Opinion
[No. 377, September Term, 1970.]
Decided March 10, 1971.
APPEAL — Time For Filing Not Stayed — Motion For Reconsideration To Vacate And Set Aside Filed 16 Days After Entry Of Judgment Does Not Stay Running Of Time Within Which An Appeal Must Be Noted — Appeal Filed Some 150 Days From Day Of The Judgment Filed Too Late. p. 307
APPEAL — Motion To Strike Unenrolled Judgment — Appeal From Order Denying Motion To Strike An Unenrolled Judgment Is Subject To Dismissal As One Seeking A Review Of The Exercise Of The Sound Discretion Of Trial Judge — Ordinarily Exercise Of Sound Discretion Of Trial Judge Not Reviewable By Appeal — Record Contains Nothing To Show Or Indicate An Abuse Of Discretion. p. 307
Appeal from the Circuit Court for Montgomery County (MOORMAN, J.).
Judgment of condemnation absolute entered in favor of The Riggs National Bank against the garnishee, Computer Learning and Systems, Inc., the employer of Theodore Wilson Tilghman, III, after the trial court found that an attachment laid by the bank was valid.
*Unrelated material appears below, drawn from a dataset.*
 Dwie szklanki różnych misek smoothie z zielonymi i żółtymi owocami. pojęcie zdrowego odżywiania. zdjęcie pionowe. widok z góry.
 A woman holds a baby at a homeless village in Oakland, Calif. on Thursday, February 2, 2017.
Tilghman filed a motion for reconsideration to vacate and set aside the judgment of condemnation absolute. The motion was denied and Tilghman appeals.
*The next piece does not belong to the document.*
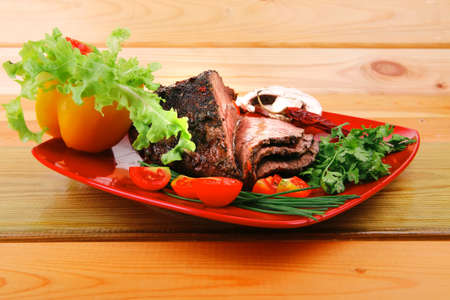 beef on red plate with vegetables over wood photo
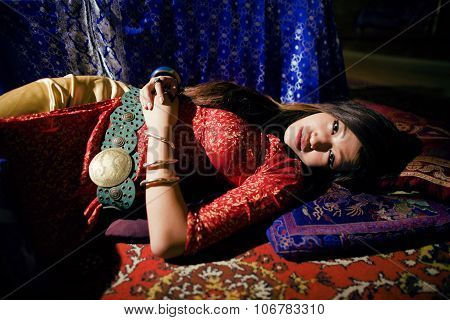 young pretty asian girl in bright colored interior on carpet vietnamese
Appeal dismissed, costs to be paid by appellant.
The cause was argued before HAMMOND, C.J., and BARNES, McWILLIAMS, FINAN, SINGLEY and SMITH, JJ.
Phillip Leventhal for appellant.
Submitted on brief by Joseph E. O'Brien, Jr., for appellee.
The Circuit Court for Montgomery County found that an attachment laid by The Riggs National Bank in the hands of the employer of the appellant Tilghman was valid and on May 12, 1970, entered judgment of condemnation absolute in favor of the Bank for $384.47, the sum confessed by the garnishee. Tilghman filed a motion for reconsideration on May 28. The motion was denied on September 18 by Judge Moorman, and on October 9 Tilghman noted an appeal in general terms, without express mention of either the judgment absolute or of the order denying the motion to strike that judgment. The arguments in Tilghman's brief make it apparent that he considers the appeal to be from the judgment absolute and, if this be assumed, it is at once apparent that his appeal was filed some 150 days from the day of the judgment rather than within the mandatory 30 days, and came too late since the filing of the motion to strike of itself did not stay the running of the time within which an appeal must have been noted. Tiller v. Elfenbein, 205 Md. 14, 19.
If the appeal be considered from the order of September 18 denying the motion to strike the unenrolled judgment, it is subject to dismissal as one seeking a review of the exercise of the sound discretion of the trial judge. Such an exercise ordinarily is not reviewable by appeal. Michigan Nat. Bank v. Racine, 234 Md. 250, 253; Gold Dust Corp. v. Zabawa, 159 Md. 664, 666-667; Suitland Dev. v. Merchants Mort., 254 Md. 43, 54-55; Robin Express v. Cuccaro, 247 Md. 262. The record contains nothing to show or indicate an abuse of discretion by Judge Moorman. Compare J.B. Corporation v. Fowler, 258 Md. 432.
Appeal dismissed, costs to be paid by appellant.